Exercise passage:

10 Good Things About Working Longer Hours


With the economy in the crapper, most people I know wouldn't even think of uttering the words "work/life balance." As more people are laid off, it's up to the survivors to pick up the work load and do it without complaint -- if they want to keep their job.

But it's tough. Real tough. That's why I thought I'd end the week with a sort of optimistic view of what many of us are going through right now -- work/life imbalance.

So, without further ado, here are ....

10 Good Things About Working Longer Hours

1. Your mom feels so bad for you she's started doing your laundry.

2. Your neighbors are dropping off meals at your house, thinking you died. (The tuna casserole was excellent.)

3. The dog has quit shredding the drapes. It's no fun when you're not around to yell about it.

4. The overnight security guard at work has been letting you in on some really good deals. It's amazing the stuff that falls off the back of a truck!

5. You won $5 from the cleaning lady who said no way would a sleeping bag fit under the desk. Way!

6. No standing in line for coffee at Starbucks. You're first in line when the doors open.

7. Living in the same suit for five days straight has really cut down on your dry cleaning bill.

8. For Halloween, you didn't have to buy a costume. You went as one of the "undead" and won first prize in the scariest costume category.

9. Your stalker finally gave up and went away, saying your schedule was just too exhausting.

10. You don't have far to go for your weekly groceries -- the vending machine is just down the hall!

Are you working longer hours? How do you remain upbeat?

Material supplied:
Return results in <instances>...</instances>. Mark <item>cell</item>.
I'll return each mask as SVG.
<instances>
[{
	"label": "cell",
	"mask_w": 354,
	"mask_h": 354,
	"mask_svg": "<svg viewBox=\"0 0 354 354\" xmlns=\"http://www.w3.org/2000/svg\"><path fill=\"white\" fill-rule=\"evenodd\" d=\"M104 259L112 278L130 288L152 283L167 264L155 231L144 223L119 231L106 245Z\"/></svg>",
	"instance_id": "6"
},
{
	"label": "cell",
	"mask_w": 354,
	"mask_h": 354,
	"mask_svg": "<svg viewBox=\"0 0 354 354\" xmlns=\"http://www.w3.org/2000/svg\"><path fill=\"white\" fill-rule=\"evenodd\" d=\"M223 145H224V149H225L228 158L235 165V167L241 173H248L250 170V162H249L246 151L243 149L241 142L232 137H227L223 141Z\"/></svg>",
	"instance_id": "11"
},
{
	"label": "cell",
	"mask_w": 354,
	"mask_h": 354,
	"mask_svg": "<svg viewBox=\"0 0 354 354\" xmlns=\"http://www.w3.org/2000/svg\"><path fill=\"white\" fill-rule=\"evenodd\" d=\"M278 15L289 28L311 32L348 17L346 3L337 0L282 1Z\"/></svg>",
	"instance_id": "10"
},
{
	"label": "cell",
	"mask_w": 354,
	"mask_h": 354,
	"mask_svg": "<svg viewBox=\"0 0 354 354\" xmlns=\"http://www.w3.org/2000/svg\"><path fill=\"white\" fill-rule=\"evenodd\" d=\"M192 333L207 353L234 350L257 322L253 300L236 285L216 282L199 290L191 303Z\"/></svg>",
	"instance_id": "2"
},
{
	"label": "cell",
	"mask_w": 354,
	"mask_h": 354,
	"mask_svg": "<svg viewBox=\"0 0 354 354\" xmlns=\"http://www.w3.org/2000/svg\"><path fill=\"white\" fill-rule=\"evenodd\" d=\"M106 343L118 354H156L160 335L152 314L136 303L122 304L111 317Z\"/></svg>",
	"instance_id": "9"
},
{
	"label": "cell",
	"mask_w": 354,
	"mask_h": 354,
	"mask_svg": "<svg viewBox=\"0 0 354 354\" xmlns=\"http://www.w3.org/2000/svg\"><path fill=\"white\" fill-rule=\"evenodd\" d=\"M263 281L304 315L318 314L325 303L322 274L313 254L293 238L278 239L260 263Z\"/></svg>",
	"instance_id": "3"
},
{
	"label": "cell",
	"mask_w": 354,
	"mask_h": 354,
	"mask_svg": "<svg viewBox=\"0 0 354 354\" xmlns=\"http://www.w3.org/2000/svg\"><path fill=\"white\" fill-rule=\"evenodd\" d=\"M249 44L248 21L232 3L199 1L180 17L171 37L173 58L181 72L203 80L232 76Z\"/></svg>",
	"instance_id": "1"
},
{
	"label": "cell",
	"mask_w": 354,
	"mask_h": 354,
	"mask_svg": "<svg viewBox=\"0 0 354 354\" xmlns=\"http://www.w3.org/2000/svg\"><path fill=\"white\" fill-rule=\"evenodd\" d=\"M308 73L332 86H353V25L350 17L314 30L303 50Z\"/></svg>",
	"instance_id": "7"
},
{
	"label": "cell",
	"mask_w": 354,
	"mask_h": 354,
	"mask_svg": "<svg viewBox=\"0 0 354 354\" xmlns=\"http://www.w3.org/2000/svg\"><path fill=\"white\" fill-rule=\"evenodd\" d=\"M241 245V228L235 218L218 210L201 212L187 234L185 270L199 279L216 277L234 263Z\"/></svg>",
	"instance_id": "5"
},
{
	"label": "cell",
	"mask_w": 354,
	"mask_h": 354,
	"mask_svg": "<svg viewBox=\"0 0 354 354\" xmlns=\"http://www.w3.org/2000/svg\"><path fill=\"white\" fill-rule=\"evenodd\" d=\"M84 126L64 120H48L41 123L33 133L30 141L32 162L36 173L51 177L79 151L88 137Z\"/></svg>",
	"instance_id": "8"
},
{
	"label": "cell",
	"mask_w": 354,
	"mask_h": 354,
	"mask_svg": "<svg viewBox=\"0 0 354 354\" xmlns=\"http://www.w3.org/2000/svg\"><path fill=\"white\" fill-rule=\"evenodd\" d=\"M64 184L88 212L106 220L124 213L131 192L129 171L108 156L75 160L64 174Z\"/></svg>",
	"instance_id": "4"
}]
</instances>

Exercise requirements: Reproduce word for word the portion of the piece on working longer hours above that runs between "1. Your mom" and "casserole was excellent.)", inclusive.

Answer to this task:
1. Your mom feels so bad for you she's started doing your laundry.

2. Your neighbors are dropping off meals at your house, thinking you died. (The tuna casserole was excellent.)